Rethinking marketing strategy with personalized coupons

Coupons can be a powerful tool. Literally hundreds of studies exist which support the fact that people love getting (or even seeking for) promo deals. Yet, to turn them into a GDPR-compliant and effective marketing machine, you need something more than a cheesy “Save X dollars today!” mass-send to your customer base. Such general discounts are simply another example of SPAM.

According to Qubit’s study titled “Getting 6% more”, 81% of online consumers want promotions targeted to their product preferences. Let’s emphasize this fact - 81% of 2 billion user journeys they’ve analyzed indicate they’d love to receive personalized promotions.

The best thing about targeted coupons is that even if you can’t assume or prove personalized coupons lie within the legitimate interest range, you’ll find it easy to convince them to tick the checkbox.

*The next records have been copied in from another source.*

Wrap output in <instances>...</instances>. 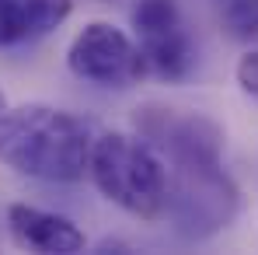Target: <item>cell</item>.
<instances>
[{
    "label": "cell",
    "mask_w": 258,
    "mask_h": 255,
    "mask_svg": "<svg viewBox=\"0 0 258 255\" xmlns=\"http://www.w3.org/2000/svg\"><path fill=\"white\" fill-rule=\"evenodd\" d=\"M133 129L164 158V161H185V158H220L223 154V129L210 116L171 109V105H140L133 112Z\"/></svg>",
    "instance_id": "6"
},
{
    "label": "cell",
    "mask_w": 258,
    "mask_h": 255,
    "mask_svg": "<svg viewBox=\"0 0 258 255\" xmlns=\"http://www.w3.org/2000/svg\"><path fill=\"white\" fill-rule=\"evenodd\" d=\"M129 21L150 74L178 84L196 70V42L174 0H136Z\"/></svg>",
    "instance_id": "5"
},
{
    "label": "cell",
    "mask_w": 258,
    "mask_h": 255,
    "mask_svg": "<svg viewBox=\"0 0 258 255\" xmlns=\"http://www.w3.org/2000/svg\"><path fill=\"white\" fill-rule=\"evenodd\" d=\"M67 67L74 77L101 87H129L147 74L140 42L112 21H87L67 49Z\"/></svg>",
    "instance_id": "4"
},
{
    "label": "cell",
    "mask_w": 258,
    "mask_h": 255,
    "mask_svg": "<svg viewBox=\"0 0 258 255\" xmlns=\"http://www.w3.org/2000/svg\"><path fill=\"white\" fill-rule=\"evenodd\" d=\"M237 84L244 87L251 98H258V49L244 53L237 60Z\"/></svg>",
    "instance_id": "10"
},
{
    "label": "cell",
    "mask_w": 258,
    "mask_h": 255,
    "mask_svg": "<svg viewBox=\"0 0 258 255\" xmlns=\"http://www.w3.org/2000/svg\"><path fill=\"white\" fill-rule=\"evenodd\" d=\"M7 231L21 248L45 252V255H74V252H84L87 245L84 231L70 217L42 210V207H28V203H11L7 207Z\"/></svg>",
    "instance_id": "7"
},
{
    "label": "cell",
    "mask_w": 258,
    "mask_h": 255,
    "mask_svg": "<svg viewBox=\"0 0 258 255\" xmlns=\"http://www.w3.org/2000/svg\"><path fill=\"white\" fill-rule=\"evenodd\" d=\"M7 112V98H4V91H0V116Z\"/></svg>",
    "instance_id": "11"
},
{
    "label": "cell",
    "mask_w": 258,
    "mask_h": 255,
    "mask_svg": "<svg viewBox=\"0 0 258 255\" xmlns=\"http://www.w3.org/2000/svg\"><path fill=\"white\" fill-rule=\"evenodd\" d=\"M94 136L84 119L52 109L21 105L0 116V165L39 182H81L91 168Z\"/></svg>",
    "instance_id": "1"
},
{
    "label": "cell",
    "mask_w": 258,
    "mask_h": 255,
    "mask_svg": "<svg viewBox=\"0 0 258 255\" xmlns=\"http://www.w3.org/2000/svg\"><path fill=\"white\" fill-rule=\"evenodd\" d=\"M87 175L108 203L140 220H161L168 213V165L140 133L94 136Z\"/></svg>",
    "instance_id": "2"
},
{
    "label": "cell",
    "mask_w": 258,
    "mask_h": 255,
    "mask_svg": "<svg viewBox=\"0 0 258 255\" xmlns=\"http://www.w3.org/2000/svg\"><path fill=\"white\" fill-rule=\"evenodd\" d=\"M223 25L230 28L234 39L258 35V0H230L223 7Z\"/></svg>",
    "instance_id": "9"
},
{
    "label": "cell",
    "mask_w": 258,
    "mask_h": 255,
    "mask_svg": "<svg viewBox=\"0 0 258 255\" xmlns=\"http://www.w3.org/2000/svg\"><path fill=\"white\" fill-rule=\"evenodd\" d=\"M168 165V224L185 241H206L220 234L241 207L234 178L220 158H185Z\"/></svg>",
    "instance_id": "3"
},
{
    "label": "cell",
    "mask_w": 258,
    "mask_h": 255,
    "mask_svg": "<svg viewBox=\"0 0 258 255\" xmlns=\"http://www.w3.org/2000/svg\"><path fill=\"white\" fill-rule=\"evenodd\" d=\"M32 42L28 0H0V45Z\"/></svg>",
    "instance_id": "8"
}]
</instances>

At least the data say so.

Being a customer yourself, wouldn’t you like to get these:

  • Birthday offer – 25% off for the perfumes you always choose.
  • $20 off discount when sitting on the fence with an abandoned cart worth $300.
  • A loyalty gift card with an expiry date for spending over $2000 in the shop.

With such offers, we kill 2 birds with one stone. First, we improve the customer retention rate while building loyalty (we’ve seen our customers doing it successfully).Second, if we want to offer personalized deals, we need to get customer tracking and segmentation in place. There’s no other way. So, we limit the purpose of customers data processing and, moreover, we use it in good faith. And that’s what the customer tracking GDPR rule is all about.

If on top of these contextual discounts, you add unique coupons for every customer, you’ll achieve a nice side effect. You’ll be able to control your marketing campaign budget almost in real-time. By watching which coupons are used, you’ll realize which deals perform better. It’s actually A/B testing but without cookie/pixel clutter.

The key element to achieving this level of personalization and automation is software which integrates with your CRM and inventory systems. This will give you the ability to put contextual coupons in the myriad of customer touchpoints, like:

  • Emails: newsletters, support communication, invoices, onboarding.
  • Smartphone: SMS, push notifications.
  • Website: landing pages, live chat widgets, banners, popups.
  • 3rd party: affiliate partners, influencers, Facebook ads.

Note: what’s important is that the software running this coupon machinery is compliant with GDPR itself – your current marketing technology setup has been audited against GDPR readiness, right?

Let’s recap

Thanks to personalized unique coupons your customers:

  • Get personalized offers but also you can be certain they won’t exceed your promo budget.
  • Can use the coupon once and you can significantly reduce fraud.
  • Receive offers with the channel they like so you increase the quality and engagement of your communications.